Le Bondy Blog : Quelles sont les perspectives du Sidaction dans les années à venir ?

Florence Thune : Continuer à soutenir la recherche est pour nous un enjeu très fort : la recherche fondamentale, pour savoir comment fonctionne ce virus, mais aussi en terme de sciences sociales. Et puis, continuer à accompagner ces associations qui interviennent auprès des personnes les plus précarisées, que ce soit en France, en Afrique subsaharienne ou en Europe de l’Est, puisqu’on a une épidémie qui explose en Europe de l’Est, en Russie. C’est vraiment un enjeu majeur parce qu’on a des associations de plus en plus fragilisées. On note de plus en plus de précarité un peu partout. On a des associations qui accompagnent des travailleuses du sexe, qui sont de plus en plus en situation de grande précarité, avec tous les dangers que cela suppose pour leur exposition au VIH. Une partie importante de notre action est également d’accentuer les actions de prévention, notamment sur internet, auprès des jeunes gays. On a une inquiétude aussi au sein de la communauté afro-caribéenne, où de jeunes gays se contaminent de plus en plus. On veut que ces jeunes puissent avoir accès à une information de qualité.

Le Bondy Blog : Comment vous avez perçu le succès du film 120 battements par minute, notamment aux Césars ? J’imagine que c’était une très bonne nouvelle ?

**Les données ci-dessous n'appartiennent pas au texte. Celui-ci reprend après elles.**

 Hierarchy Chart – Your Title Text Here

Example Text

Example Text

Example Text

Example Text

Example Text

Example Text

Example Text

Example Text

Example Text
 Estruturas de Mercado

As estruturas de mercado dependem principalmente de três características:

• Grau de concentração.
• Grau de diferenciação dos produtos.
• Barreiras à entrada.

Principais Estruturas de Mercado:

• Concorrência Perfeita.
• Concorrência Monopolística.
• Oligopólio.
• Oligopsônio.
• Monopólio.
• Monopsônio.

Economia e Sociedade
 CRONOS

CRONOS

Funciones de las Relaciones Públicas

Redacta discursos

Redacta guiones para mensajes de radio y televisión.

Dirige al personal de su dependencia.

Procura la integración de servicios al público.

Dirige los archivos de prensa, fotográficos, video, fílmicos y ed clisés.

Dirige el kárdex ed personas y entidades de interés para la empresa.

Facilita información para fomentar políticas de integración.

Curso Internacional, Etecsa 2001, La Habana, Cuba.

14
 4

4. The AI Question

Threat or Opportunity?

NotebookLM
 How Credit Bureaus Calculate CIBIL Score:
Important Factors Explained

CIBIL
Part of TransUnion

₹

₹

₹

Florence Thune : Oui ! En plus, un des producteurs du film est membre de notre conseil d’administration. Donc on l’a vécu au plus près. Nous on a une histoire particulière avec Act Up, qui est aussi membre du conseil d’administration de Sidaction. Cette histoire d’Act up dans les années 80/90, on l’a vécue aussi au plus près. Evidemment, c’est l’histoire d’Act Up, mais c’est une récompense pour toute la lutte contre le sida. Ça a permis de redonner un intérêt sur cette question-là. Là, où on est quand même très prudents, c’est que le film retrace ce qui s’est passé dans les années 90 et parfois on se disait, le danger c’est peut-être que les spectateurs se disent c’est un super film, ça nous crée beaucoup d’émotions sur ce qui s’est passé dans les années 90, mais continuent à voir ça finalement comme un événement du passé. Est-ce que ça va vraiment recréer une mobilisation ? A titre personnel, je n’en suis pas sûre. Cet activisme qui est décrit dans le film, on ne le retrouve pas sous cette forme-là aujourd’hui, puisque le contexte de toute façon a changé. En revanche, on retrouve « des activistes de l’ombre », toutes ces personnes au sein des associations qui se battent au quotidien pour que des personnes aient accès à leurs droits, aux soins. Et pour moi c’est l’activisme aussi d’aujourd’hui.